3.日志中很清楚看到，软件安装的位置、配置文件的位置以及如何启动它们

位置：

/usr/local/Cellar/zookeeper
/usr/local/Cellar/kafka

配置文件位置：

/usr/local/etc/kafka/server.properties
/usr/local/etc/kafka/zookeeper.properties

启动命令：

zookeeper-server-start /usr/local/etc/kafka/zookeeper.properties &
kafka-server-start /usr/local/etc/kafka/server.properties &

4.直接启动

zookeeper-server-start /usr/local/etc/kafka/zookeeper.properties &
kafka-server-start /usr/local/etc/kafka/server.properties &

5.创建名为fangdada的topic

由于我的2181端口不知道被什么占用，kill后，还是占用状态，重启也不行，所以把zk启动端口设置成2182了，在上面的zk配置文件中配置即可。

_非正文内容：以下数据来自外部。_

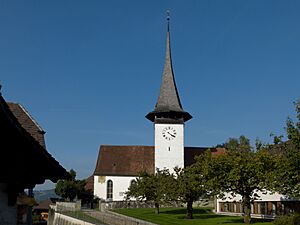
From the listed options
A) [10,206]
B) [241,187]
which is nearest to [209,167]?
[241,187]

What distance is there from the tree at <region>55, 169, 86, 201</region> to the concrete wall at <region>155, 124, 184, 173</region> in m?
11.6

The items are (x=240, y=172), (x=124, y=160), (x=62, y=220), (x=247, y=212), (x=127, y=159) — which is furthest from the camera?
(x=127, y=159)

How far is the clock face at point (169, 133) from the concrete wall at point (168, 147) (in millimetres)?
149

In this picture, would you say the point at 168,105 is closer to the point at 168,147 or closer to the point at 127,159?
the point at 168,147

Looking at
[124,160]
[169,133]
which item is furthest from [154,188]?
[124,160]

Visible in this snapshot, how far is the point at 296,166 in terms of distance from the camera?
24938 millimetres

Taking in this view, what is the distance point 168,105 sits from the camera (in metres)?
63.5

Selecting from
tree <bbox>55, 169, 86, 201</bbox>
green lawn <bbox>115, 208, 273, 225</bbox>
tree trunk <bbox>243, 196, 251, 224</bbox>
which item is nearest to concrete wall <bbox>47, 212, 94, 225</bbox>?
green lawn <bbox>115, 208, 273, 225</bbox>

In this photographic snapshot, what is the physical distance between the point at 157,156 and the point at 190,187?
2540 cm

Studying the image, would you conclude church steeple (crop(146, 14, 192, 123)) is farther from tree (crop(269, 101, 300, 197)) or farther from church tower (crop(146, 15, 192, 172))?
tree (crop(269, 101, 300, 197))

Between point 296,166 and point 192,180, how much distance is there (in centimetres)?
1328

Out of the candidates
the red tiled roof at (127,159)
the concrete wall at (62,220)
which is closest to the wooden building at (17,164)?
the concrete wall at (62,220)

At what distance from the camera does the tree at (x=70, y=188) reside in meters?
59.4

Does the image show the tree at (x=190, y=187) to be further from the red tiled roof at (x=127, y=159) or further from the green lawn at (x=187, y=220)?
the red tiled roof at (x=127, y=159)
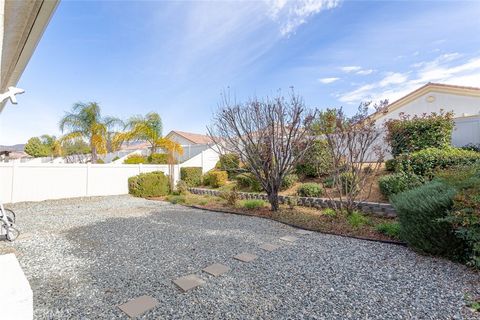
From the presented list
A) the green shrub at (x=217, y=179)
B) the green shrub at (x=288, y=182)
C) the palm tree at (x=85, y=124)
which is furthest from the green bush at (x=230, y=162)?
A: the palm tree at (x=85, y=124)

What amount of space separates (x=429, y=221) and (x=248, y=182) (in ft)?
25.9

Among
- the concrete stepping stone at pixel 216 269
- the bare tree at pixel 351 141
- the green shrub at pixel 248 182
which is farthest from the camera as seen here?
the green shrub at pixel 248 182

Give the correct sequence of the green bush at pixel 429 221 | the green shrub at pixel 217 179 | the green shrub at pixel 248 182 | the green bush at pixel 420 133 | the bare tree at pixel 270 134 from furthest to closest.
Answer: the green shrub at pixel 217 179
the green shrub at pixel 248 182
the green bush at pixel 420 133
the bare tree at pixel 270 134
the green bush at pixel 429 221

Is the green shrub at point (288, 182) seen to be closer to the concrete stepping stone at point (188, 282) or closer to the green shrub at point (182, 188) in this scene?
the green shrub at point (182, 188)

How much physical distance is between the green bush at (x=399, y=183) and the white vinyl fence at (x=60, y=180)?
39.0ft

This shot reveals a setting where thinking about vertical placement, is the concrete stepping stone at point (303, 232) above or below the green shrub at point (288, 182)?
below

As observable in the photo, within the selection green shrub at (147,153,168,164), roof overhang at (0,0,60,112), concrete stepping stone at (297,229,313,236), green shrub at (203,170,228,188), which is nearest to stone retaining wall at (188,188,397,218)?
concrete stepping stone at (297,229,313,236)

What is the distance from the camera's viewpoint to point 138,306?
2.50m

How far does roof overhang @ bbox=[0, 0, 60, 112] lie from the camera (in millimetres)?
2609

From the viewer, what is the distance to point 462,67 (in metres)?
9.72

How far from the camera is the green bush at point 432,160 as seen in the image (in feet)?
20.1

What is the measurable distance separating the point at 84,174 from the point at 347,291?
12319 mm

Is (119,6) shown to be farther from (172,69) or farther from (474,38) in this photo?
(474,38)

kafka-topics --create --zookeeper localhost:2182 --replication-factor 1 --partitions 1 --topic fangdada

结果：

技术分享图片

6.查看创建的topic

kafka-topics --list --zookeeper localhost:2182

结果可以看到fangdada的topic被创建了：

fangdada@fangdadadeMacBook-Pro ~ % kafka-topics --list --zookeeper localhost:2182
__consumer_offsets
fangdada
test

7.发送消息（zk默认端口是2181，kafka默认端口是9092，不要搞混了）

kafka-console-producer --broker-list localhost:9092 --topic fangdada

8.接收消息

  kafka-console-consumer --bootstrap-server localhost:9092 --topic fangdada --from-beginning

9.结果

技术分享图片

10.需求分解（下面代码转自开源项目God-Of-BigData）

* 告诉 Flink 框架基于时间做窗口，我们这里用processingTime，不用自带时间戳
* 过滤出图书点击行为数据
* 按一小时的窗口大小，每5秒钟统计一次，做滑动窗口聚合（Sliding Window）
* 聚合，输出窗口中点击量前N名的商品

代码：（虽然不太明白什么意思，但是觉得很牛逼）

package com.myflink.changxiao;

import org.apache.flink.api.common.functions.FlatMapFunction;
import org.apache.flink.api.common.serialization.SimpleStringSchema;
import org.apache.flink.api.java.tuple.Tuple2;
import org.apache.flink.streaming.api.TimeCharacteristic;
import org.apache.flink.streaming.api.datastream.DataStream;
import org.apache.flink.streaming.api.environment.StreamExecutionEnvironment;
import org.apache.flink.streaming.api.functions.windowing.ProcessAllWindowFunction;
import org.apache.flink.streaming.api.windowing.assigners.SlidingProcessingTimeWindows;
import org.apache.flink.streaming.api.windowing.assigners.TumblingProcessingTimeWindows;
import org.apache.flink.streaming.api.windowing.time.Time;
import org.apache.flink.streaming.api.windowing.windows.TimeWindow;
import org.apache.flink.streaming.connectors.kafka.FlinkKafkaConsumer09;
import org.apache.flink.util.Collector;

import java.sql.Timestamp;
import java.util.Comparator;
import java.util.Map;
import java.util.Properties;
import java.util.TreeMap;

/**
 * @author fangdada
 * @date 2020/7/11 10:16 下午
 * @Version 1.0
 */
public class TopN {
    public static void main(String[] args) throws Exception {
        /**
         *
         *  书1 书2 书3
         *  （书1,1） (书2，1) （书3,1）
         */
        //每隔5秒钟 计算过去1小时 的 Top 3 商品
        StreamExecutionEnvironment env = StreamExecutionEnvironment.getExecutionEnvironment();

        env.setParallelism(1);

        env.setStreamTimeCharacteristic(TimeCharacteristic.ProcessingTime); //以processtime作为时间语义


        Properties properties = new Properties();
        properties.setProperty("bootstrap.servers", "127.0.0.1:9092");
        FlinkKafkaConsumer09<String> input = new FlinkKafkaConsumer09<>("fangdada", new SimpleStringSchema(), properties);


        //从最早开始消费 位点
        input.setStartFromEarliest();


        DataStream<String> stream = env
                .addSource(input);

        DataStream<Tuple2<String, Integer>> ds = stream
                .flatMap(new LineSplitter()); //将输入语句split成一个一个单词并初始化count值为1的Tuple2<String, Integer>类型


        DataStream<Tuple2<String, Integer>> wcount = ds
                .keyBy(0)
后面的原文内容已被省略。